I was diagnosed with, and treated for thyroid cancer in 2009. I’m fine now. But if the pre-ex ban goes away, I’ll be a victim of job-lock. Don’t get me wrong, my current company treats me well and I like my job. I hate the thought of having to pass up a future job opportunity to keep my current insurance coverage.
Debbie(Aussie)
I am so sorry for all of you. My son married a lovely young woman from Oregon and with all my blog reading my saying is ‘ you couldn’t pay me enough to live in the US’. Don’t give up, surely the rest of the developed world plus can’t all be wrong.
Just as side note I have chronic health issues and would be totally stuffed but that I live in socia!ist Aus.
bob h
This lady will make a great 2012 campaign ad for Obama. We will find out whether the five shitheads on the Court are shameable at all.
Honey Ryder
Sent in a donation for Natalie. The Balloon Juice community is the best.
MomSense
@General Stuck #20
The other problem with “some on the left” who were bashing the ACA because of the individual mandate is that they were so focused on people buying insurance that they refused to pay attention to the medical loss ratio provision in the PPACA.

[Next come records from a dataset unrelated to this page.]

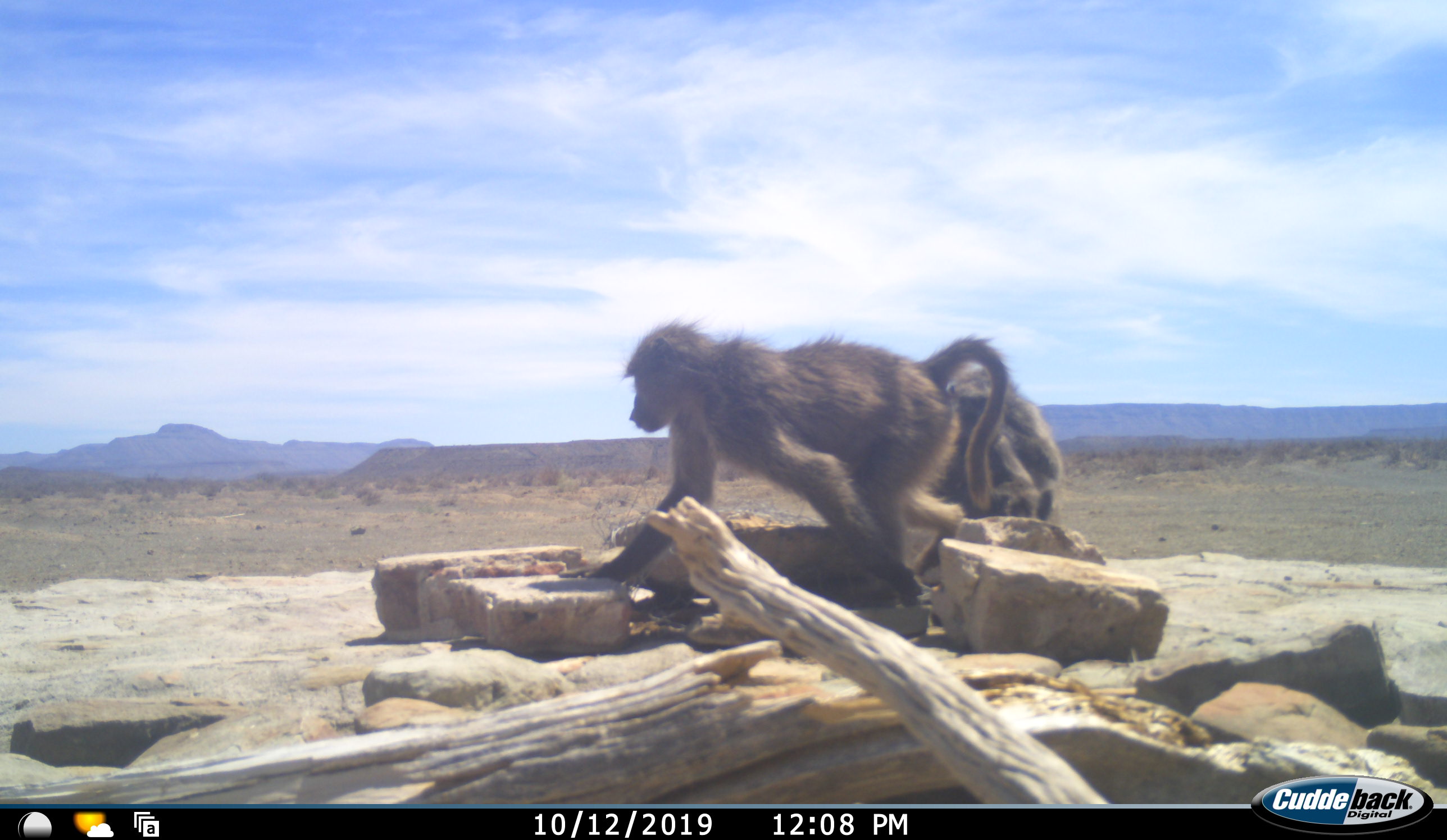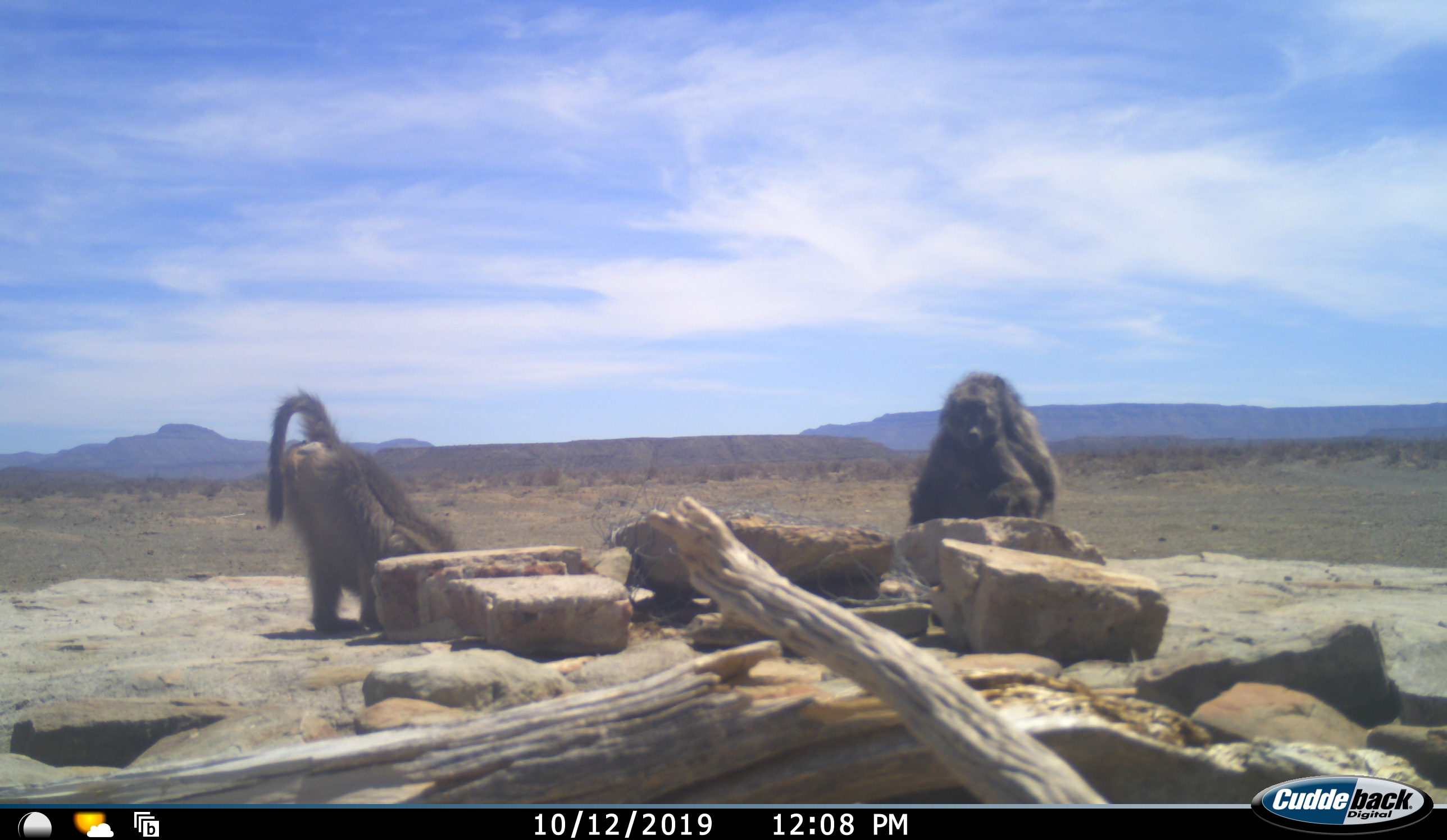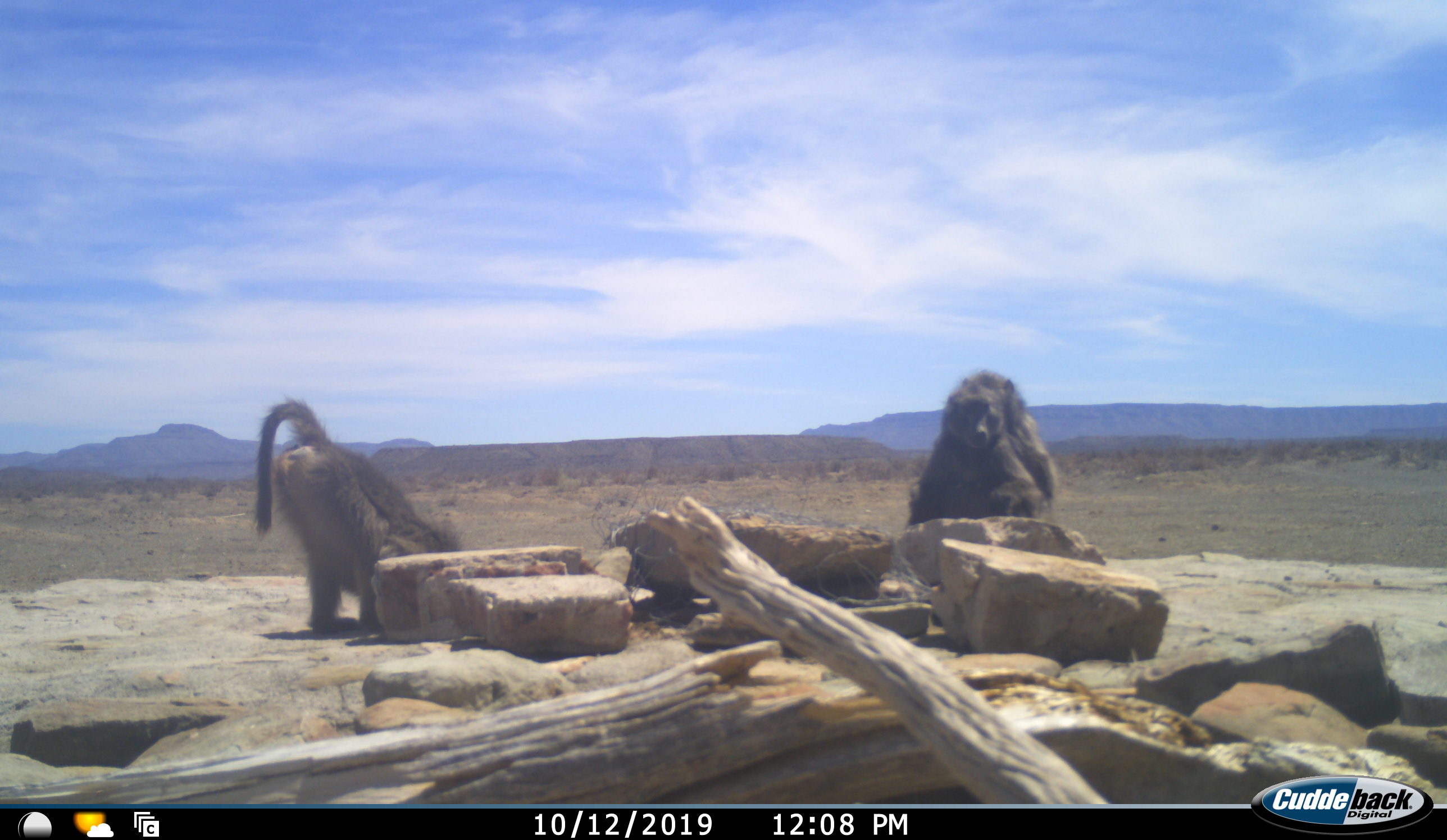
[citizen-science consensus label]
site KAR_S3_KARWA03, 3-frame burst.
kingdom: Animalia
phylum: Chordata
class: Mammalia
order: Primates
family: Cercopithecidae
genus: Papio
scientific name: Papio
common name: baboon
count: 3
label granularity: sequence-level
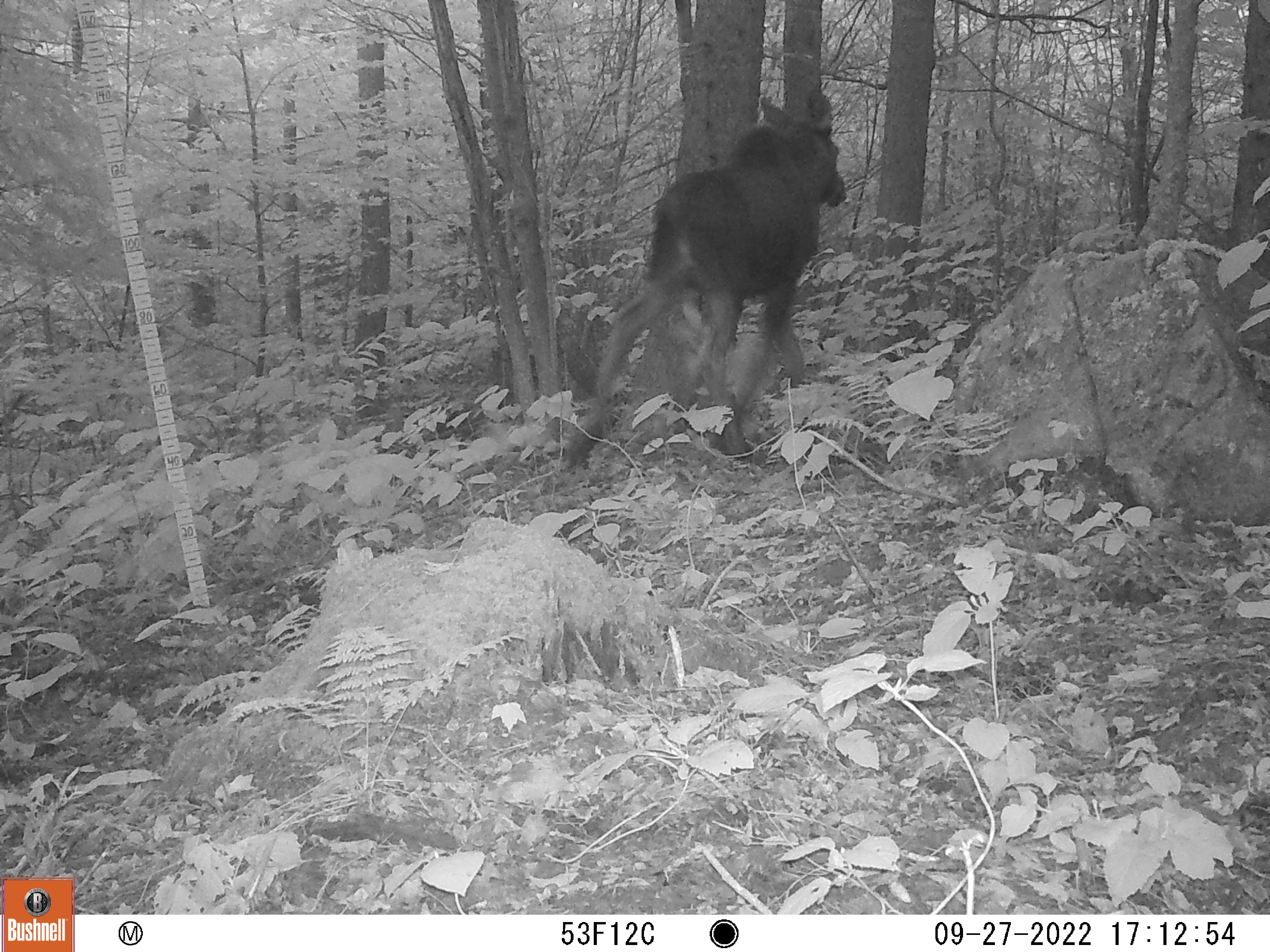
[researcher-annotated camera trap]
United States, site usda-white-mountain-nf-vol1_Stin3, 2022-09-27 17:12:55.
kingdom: Animalia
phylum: Chordata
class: Mammalia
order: Artiodactyla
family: Cervidae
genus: Alces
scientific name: Alces alces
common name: moose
Moose (Alces alces).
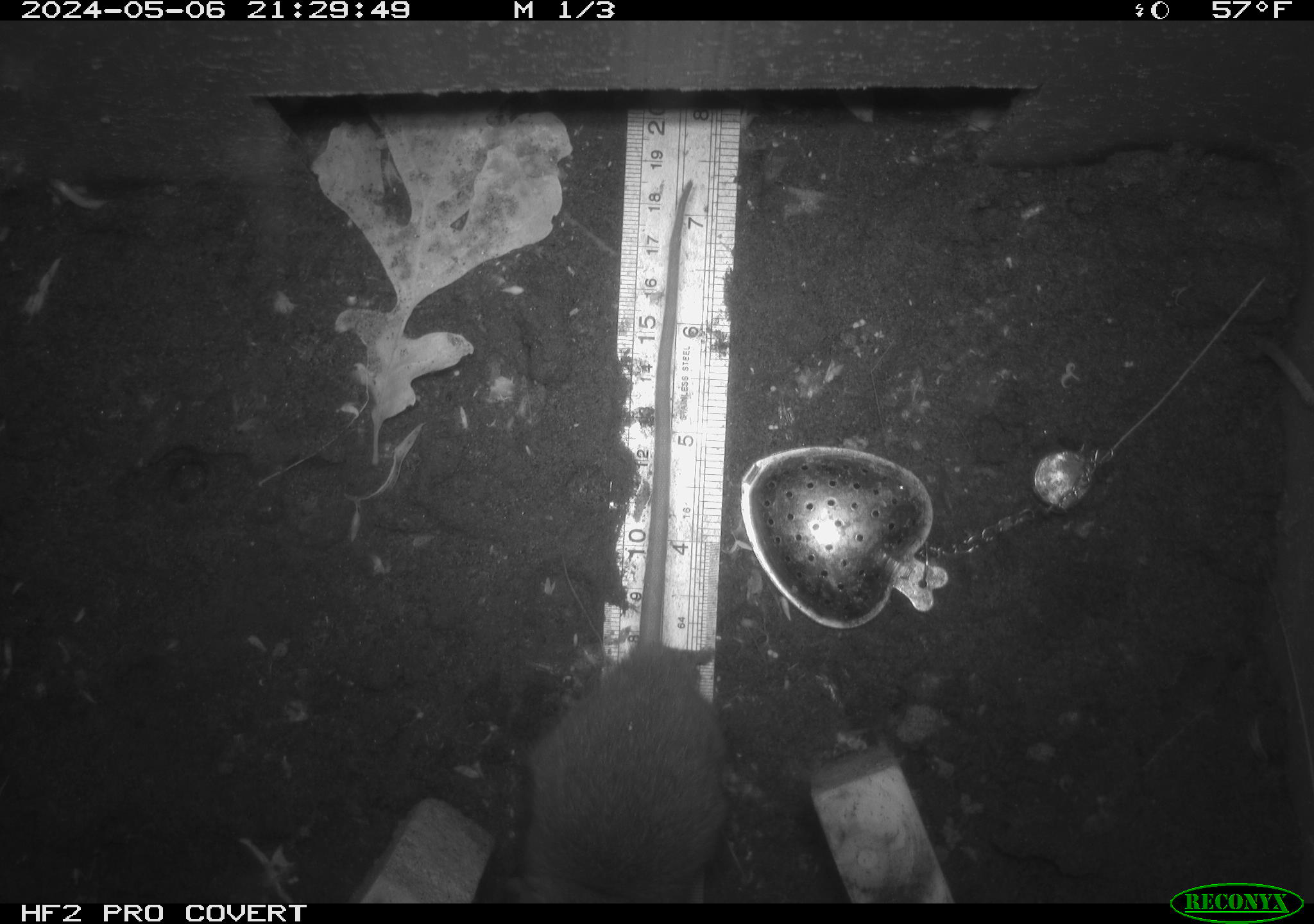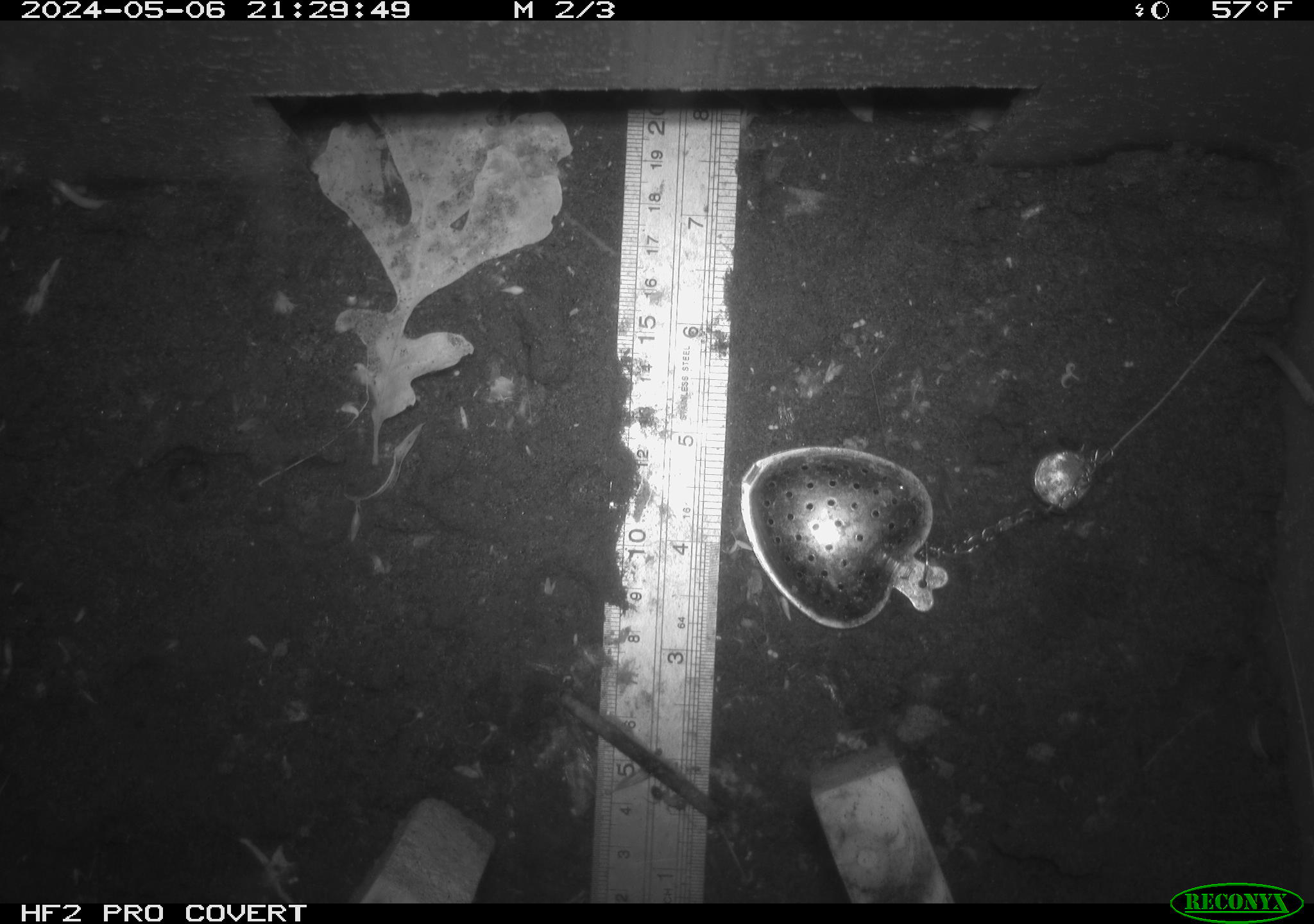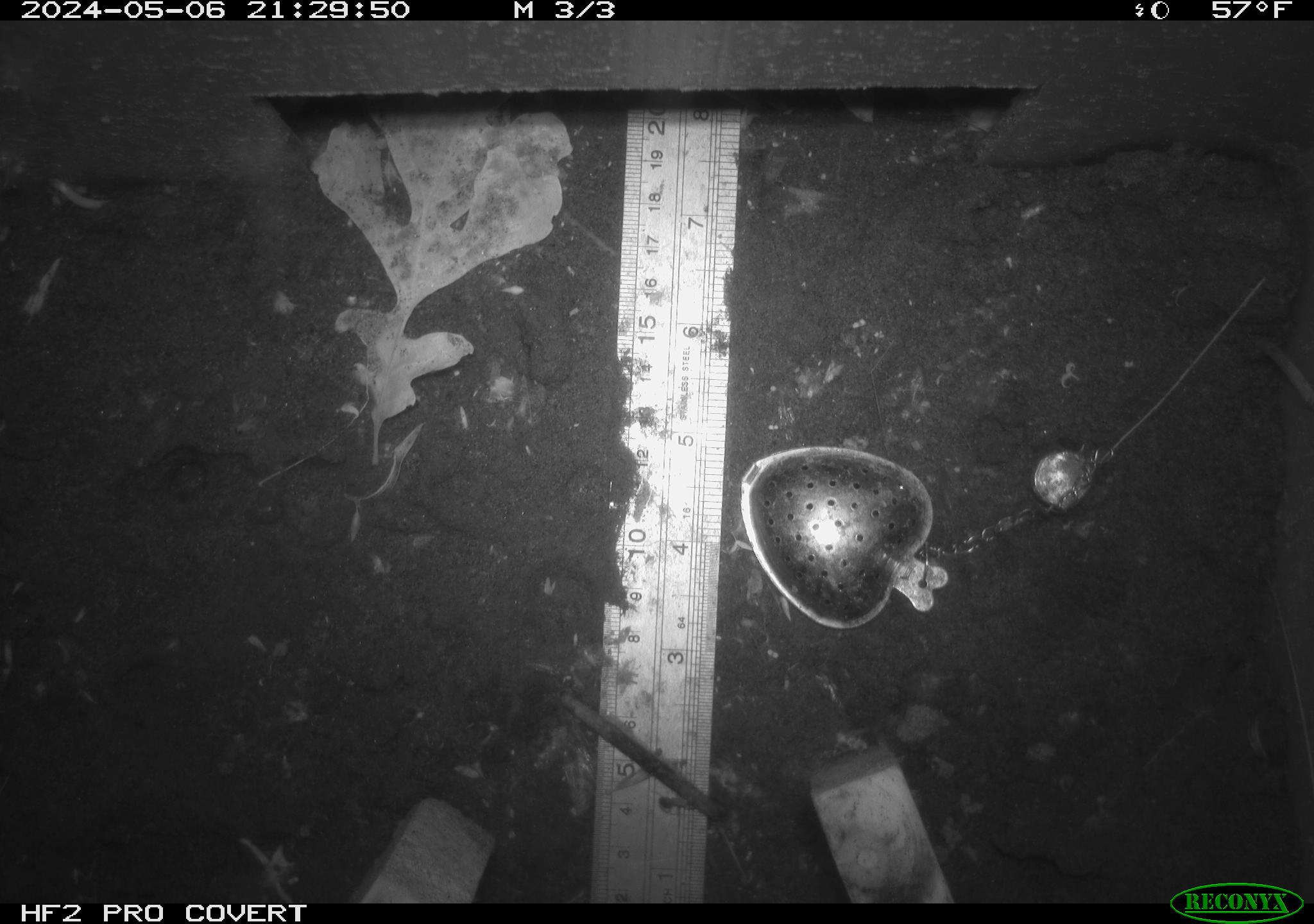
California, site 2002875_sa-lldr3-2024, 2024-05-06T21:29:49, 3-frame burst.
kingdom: Animalia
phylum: Chordata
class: Mammalia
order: Rodentia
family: Muridae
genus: Rattus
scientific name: Rattus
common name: rat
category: rattus species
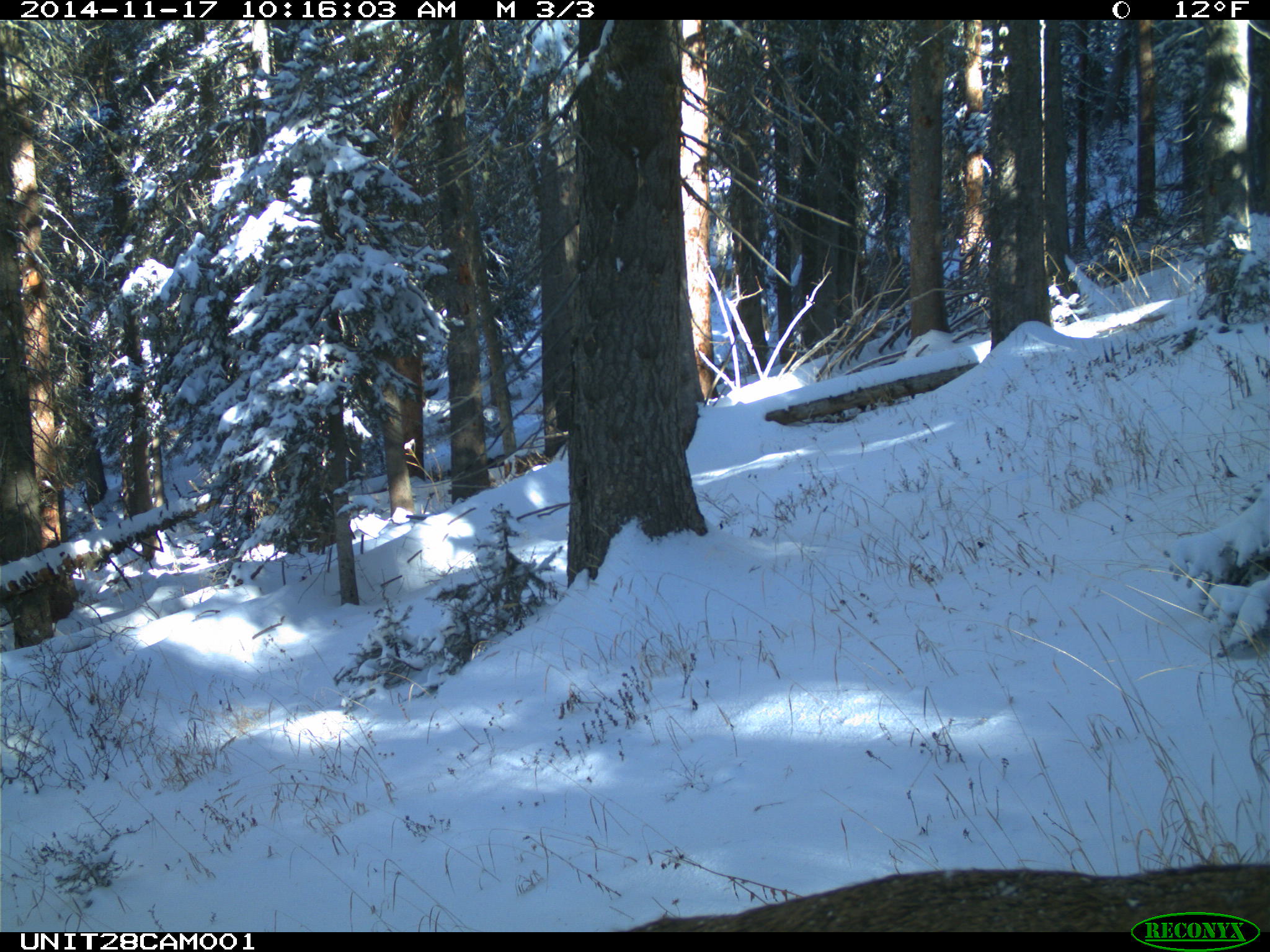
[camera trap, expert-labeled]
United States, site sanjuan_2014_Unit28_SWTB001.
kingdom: Animalia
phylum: Chordata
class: Mammalia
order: Artiodactyla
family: Cervidae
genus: Cervus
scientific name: Cervus elaphus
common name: red deer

It is significant because it regulates what constitutes patient health care (lobbying, commissions, marketing, salaries, admin costs are NOT included) and says that insurance companies have to pay 80% (for a smaller insurance co.) or 85% (for a larger insurance co.) on actual medical care to patients. This is huge!! Insurance companies will not get rich in fact they are so inefficient that they will have a hard time meeting this requirement. If they do not comply with the medical loss ratio, they will have to issue rebate checks to their customers. This took effect on Jan 1 of this year. It is a big effing deal.
Ruckus
@General Stuck (on self glorifiication):
There are indeed more than a few. Some of them didn’t make it. My sister is one. Unable to afford health insurance she was late diagnosed with breast cancer. She fought hard for almost six years before she passed away. Her mother has lived almost 50 years after being diagnosed, but she had health insurance and care. Mom got to see her daughter die on her 90th birthday.
Older
@Mary G: I talked to a woman recently whose daughter has some kind of dreadful but treatable condition and no insurance. I mentioned the new health care insurance law and she just about blew my ear off. She’s agin it. Sure, it covers pre-existing conditions. But her daughter can’t afford the premiums. And that is the President’s fault!!! Fortunately I was able to escape before getting involved in a no doubt lengthy discussion of whether the premiums would be more expensive than the treatment.
ABL 2.0
@General Stuck (on self glorifiication):
for me, this is the worst part. i used to be ridiculously social. now my friends are confused that i don’t seem to want to hang out with them as much anymore, and the old “it’s not you, it’s me” line seems so cliche.
ah well. c’est la vie!
ABL 2.0
@Honey Ryder: thank you so much.
dcdl
Good luck with your surgery and recovery.